Der Schriftsteller und Kunstkritiker Joseph-Émile Muller setzte sich ab 1945 als Leiter der neugegründeten Abteilung Service d’éducation esthétique des Nationalmuseums für Geschichte und Kunst (MNHA) in Luxemburg und später als Leiter des Service des Beaux-Arts insbesondere für luxemburgische Künstler wie Kutter, Probst oder Wercollier ein. Darüber hinaus wurden seine Monographien über Maler wie Cézanne, Gauguin oder Estève, seine Beiträge zu Ausstellungen im In- und Ausland sowie eine Artikelreihe über Paul Klee für die Zeitschrift Critique auch in der ausländischen Kunstszene rezipiert.
Muller verstand es, in seinen Texten die Eigenart eines Künstlers herauszuarbeiten. Seine Begeisterung für die Kunst der Moderne und seine guten Beziehungen nach Frankreich ermöglichten ihm, zeitgenössische Werke der École de Paris, wie etwa Bilder und Collagen von Maurice Estève, für das Luxemburger Museum zu erwerben oder auszuleihen. In einem frühen Brief an Muller von Mai 1949 zeigte sich Estève darüber erfreut, durch den Verkauf seines Werks Rencontre erstmals in Luxemburg vertreten zu sein. (L-188; II.1-28) Aus der anfangs beruflichen Verbindung zwischen Estève und Muller wurde eine lebenslange Freundschaft, die durch den im Centre national de littérature erhaltenen Briefwechsel ausführlich dokumentiert wird. Von 1949 bis 1994 tauschten sich der französische Künstler und sein luxemburgischer Kritiker in über 230 Briefen und Postkarten über Malerei und Kunst, aber auch über ihre Reisen und Alltagssorgen aus. So kam es, dass das französische Verlagshaus Hazan, wo Muller 1956 sein erstes Buch Le Fauvisme veröffentlichte, ihn für die Serie ›Peintres d’aujourd’hui‹ mit der Abfassung der Biographie Estèves beauftragte. Estève, der die Expertise und Sorgfalt, mit der Muller seine Kritiken verfasste, sehr schätzte, war erfreut über diese Entscheidung und schrieb in seinem Brief vom Dezember 1960: »Cher Monsieur Muller, je me réjouis de penser que – grâce à vous, nous serons réunis dans le même coffret cartonné, vous et moi: texte et couleurs.« (L-188; II.1-48) Der »coffret cartonné« bezieht sich auf die außergewöhnliche Aufmachung des Buches Estève, das in Form eines Schubers vorliegt. In diesem Schutzkarton werden zwölf farbige Reproduktionen von Werken Estèves sowie das sechsseitige Vorwort von Joseph-Émile Muller zusammen aufbewahrt.
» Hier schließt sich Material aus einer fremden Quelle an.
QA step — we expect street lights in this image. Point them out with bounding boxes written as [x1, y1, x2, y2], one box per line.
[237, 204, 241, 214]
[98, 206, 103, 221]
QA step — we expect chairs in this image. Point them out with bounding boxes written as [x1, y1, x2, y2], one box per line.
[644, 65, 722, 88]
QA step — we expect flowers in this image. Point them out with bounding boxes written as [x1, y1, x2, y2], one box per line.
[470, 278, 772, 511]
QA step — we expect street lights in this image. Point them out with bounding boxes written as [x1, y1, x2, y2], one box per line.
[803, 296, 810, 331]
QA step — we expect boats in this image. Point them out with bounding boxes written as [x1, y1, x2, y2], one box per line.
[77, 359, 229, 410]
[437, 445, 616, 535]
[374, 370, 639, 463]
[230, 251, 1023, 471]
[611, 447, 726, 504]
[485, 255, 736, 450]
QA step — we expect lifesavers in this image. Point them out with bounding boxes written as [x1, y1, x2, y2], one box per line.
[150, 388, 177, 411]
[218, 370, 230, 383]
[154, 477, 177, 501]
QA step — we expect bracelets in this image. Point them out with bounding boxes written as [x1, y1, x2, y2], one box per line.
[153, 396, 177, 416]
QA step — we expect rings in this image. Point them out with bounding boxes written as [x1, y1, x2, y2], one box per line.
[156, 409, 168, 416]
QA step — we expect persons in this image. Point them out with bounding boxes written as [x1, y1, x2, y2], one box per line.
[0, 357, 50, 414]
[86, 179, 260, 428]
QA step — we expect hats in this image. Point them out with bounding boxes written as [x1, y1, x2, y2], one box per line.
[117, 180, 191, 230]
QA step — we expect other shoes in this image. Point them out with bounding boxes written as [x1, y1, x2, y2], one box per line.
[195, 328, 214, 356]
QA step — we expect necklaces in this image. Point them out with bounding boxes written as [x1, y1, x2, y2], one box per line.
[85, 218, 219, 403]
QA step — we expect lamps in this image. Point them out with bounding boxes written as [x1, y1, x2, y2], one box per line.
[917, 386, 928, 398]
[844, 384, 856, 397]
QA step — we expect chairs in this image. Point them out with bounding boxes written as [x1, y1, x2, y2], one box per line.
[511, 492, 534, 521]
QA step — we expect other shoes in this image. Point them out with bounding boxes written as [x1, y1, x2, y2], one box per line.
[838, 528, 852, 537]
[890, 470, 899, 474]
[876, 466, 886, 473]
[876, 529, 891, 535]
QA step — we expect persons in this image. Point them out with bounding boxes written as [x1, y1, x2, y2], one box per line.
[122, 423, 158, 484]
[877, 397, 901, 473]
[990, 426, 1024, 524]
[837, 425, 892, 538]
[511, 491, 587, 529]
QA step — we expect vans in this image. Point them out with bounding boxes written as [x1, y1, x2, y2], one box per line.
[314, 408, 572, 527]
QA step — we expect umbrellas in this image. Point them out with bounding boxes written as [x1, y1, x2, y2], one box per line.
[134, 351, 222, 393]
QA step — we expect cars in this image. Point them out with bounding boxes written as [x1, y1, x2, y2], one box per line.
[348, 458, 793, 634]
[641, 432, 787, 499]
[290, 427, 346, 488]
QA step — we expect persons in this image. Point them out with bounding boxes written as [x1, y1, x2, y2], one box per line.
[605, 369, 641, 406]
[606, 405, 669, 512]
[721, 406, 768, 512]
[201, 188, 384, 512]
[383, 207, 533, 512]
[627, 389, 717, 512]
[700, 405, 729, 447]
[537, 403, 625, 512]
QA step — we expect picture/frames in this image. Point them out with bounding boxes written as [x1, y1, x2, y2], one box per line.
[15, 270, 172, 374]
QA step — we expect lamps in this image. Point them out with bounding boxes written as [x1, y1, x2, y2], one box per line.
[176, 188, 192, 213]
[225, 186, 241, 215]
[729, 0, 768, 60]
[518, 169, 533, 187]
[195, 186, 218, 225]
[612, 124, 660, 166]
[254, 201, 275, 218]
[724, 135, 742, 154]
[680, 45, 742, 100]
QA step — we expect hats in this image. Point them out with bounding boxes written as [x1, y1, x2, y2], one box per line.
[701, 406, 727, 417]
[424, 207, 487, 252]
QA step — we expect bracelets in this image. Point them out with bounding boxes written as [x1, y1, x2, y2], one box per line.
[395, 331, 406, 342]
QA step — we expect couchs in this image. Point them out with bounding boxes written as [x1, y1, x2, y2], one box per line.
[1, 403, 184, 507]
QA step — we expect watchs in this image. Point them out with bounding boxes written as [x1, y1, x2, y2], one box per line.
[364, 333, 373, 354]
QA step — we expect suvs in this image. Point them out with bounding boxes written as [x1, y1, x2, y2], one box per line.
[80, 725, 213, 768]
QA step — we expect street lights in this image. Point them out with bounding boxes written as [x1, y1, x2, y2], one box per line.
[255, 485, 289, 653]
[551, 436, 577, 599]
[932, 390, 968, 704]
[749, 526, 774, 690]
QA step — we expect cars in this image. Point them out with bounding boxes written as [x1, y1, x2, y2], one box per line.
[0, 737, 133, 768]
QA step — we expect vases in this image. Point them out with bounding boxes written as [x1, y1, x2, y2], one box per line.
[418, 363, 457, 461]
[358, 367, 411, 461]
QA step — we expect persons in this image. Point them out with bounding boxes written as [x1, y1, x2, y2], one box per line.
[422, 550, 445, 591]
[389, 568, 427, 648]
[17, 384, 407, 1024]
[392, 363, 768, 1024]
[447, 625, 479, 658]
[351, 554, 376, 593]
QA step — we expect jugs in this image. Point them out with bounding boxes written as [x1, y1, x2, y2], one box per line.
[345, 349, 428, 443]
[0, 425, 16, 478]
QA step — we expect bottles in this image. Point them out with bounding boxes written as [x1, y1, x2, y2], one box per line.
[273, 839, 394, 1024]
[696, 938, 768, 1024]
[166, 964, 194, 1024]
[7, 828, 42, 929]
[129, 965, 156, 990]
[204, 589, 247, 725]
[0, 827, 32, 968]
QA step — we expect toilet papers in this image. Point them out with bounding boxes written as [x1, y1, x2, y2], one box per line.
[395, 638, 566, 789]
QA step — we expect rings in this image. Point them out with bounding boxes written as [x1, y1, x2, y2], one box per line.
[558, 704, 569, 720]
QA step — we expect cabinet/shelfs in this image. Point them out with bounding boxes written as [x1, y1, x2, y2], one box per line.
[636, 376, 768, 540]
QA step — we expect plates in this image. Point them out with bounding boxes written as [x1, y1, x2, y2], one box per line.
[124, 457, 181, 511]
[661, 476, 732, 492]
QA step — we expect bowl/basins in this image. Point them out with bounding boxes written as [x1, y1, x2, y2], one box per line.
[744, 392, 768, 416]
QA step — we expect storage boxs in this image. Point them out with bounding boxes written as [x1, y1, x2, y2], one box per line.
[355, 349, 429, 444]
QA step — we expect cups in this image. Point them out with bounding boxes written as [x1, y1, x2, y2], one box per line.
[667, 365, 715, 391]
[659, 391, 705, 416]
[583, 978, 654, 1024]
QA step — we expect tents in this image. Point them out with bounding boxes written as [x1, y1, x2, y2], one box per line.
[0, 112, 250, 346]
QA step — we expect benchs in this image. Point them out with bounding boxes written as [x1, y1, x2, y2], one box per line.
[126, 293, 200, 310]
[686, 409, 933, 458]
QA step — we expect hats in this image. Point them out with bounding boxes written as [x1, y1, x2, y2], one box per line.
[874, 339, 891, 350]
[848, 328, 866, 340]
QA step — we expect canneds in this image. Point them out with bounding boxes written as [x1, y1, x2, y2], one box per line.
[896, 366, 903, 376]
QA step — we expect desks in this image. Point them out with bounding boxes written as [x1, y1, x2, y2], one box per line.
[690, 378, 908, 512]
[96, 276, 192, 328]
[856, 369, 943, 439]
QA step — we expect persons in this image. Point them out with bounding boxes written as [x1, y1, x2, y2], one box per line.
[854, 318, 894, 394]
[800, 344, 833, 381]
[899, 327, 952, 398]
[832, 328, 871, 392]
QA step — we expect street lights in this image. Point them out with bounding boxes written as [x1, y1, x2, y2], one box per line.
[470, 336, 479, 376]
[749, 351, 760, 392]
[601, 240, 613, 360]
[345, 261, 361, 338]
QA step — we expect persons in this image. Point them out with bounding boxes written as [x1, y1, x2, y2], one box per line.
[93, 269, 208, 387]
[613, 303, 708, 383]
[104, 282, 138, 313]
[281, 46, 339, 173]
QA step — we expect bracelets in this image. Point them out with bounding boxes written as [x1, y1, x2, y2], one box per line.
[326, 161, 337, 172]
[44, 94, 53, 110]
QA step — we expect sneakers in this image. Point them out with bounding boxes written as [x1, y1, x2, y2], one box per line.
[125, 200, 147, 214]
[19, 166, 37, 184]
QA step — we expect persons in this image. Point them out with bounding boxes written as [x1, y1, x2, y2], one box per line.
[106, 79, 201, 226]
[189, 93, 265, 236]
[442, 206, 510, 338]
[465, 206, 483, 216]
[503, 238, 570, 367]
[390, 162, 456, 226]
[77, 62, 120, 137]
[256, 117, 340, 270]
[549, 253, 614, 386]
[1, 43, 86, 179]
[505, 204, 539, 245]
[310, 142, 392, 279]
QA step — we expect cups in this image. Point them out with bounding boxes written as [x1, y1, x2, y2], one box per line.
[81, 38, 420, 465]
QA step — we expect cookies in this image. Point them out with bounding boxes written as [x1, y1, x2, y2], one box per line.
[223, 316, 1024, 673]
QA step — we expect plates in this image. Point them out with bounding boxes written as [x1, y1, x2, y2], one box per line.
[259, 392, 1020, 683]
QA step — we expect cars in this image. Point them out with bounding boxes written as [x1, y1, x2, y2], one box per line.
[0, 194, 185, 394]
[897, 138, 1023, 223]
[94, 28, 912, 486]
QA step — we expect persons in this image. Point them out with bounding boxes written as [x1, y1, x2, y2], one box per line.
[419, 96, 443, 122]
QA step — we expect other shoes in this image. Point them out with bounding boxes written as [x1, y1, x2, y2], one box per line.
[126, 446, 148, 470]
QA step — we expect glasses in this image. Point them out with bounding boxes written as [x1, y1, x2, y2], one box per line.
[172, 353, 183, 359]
Am 12. April 1986 gab die französische Post eine Sammelpostkarte mit Bedarfstempel von Estèves Ölgemälde Skibet – 1979 heraus. Estève schickte diese noch am Erscheinungstag an seinen Freund in Luxemburg. Muller war begeistert von der Briefmarke: »Quel beau timbre. Merci, merci. […] ce timbre est rayonnant.« (L-188; II.1-235) Das Wort Skibet kommt aus dem Skandinavischen und bezeichnet ein Segelschiff der Wikinger. Kennzeichnend für den Künstler Estève sind die leuchtend intensiven Farben und die Formen, die das Objekt nur erahnen lassen. Das Originalwerk Skibet sowie weitere Werke von Estève sind im gleichnamigen Museum in Bourges, Frankreich, zu sehen.
Der Briefwechsel zwischen den beiden Künstlern endete Anfang der Neunziger Jahre. In seinem letzten Brief vom 28. September 1994 schrieb Muller an Estève, seine Sicht werde immer schlechter, er könne Feinheiten wie Gesichter sowie die Subtilität in Bildern nicht mehr erkennen und Reisen seien ihm nicht mehr möglich. (L-188; II.1-251) Gegen Ende seines Lebens erblindete der Kunstkritiker mit dem scharfen Blick für die Einzigartigkeit eines Kunstwerkes vollständig.
Jeannette Cannivy
Abbildung: Frankierte Sammelpostkarte mit dem Werk Skibet von Maurice Estève, 1986. CNL, Bestand Joseph-Émile Muller, L-188; II.1-234.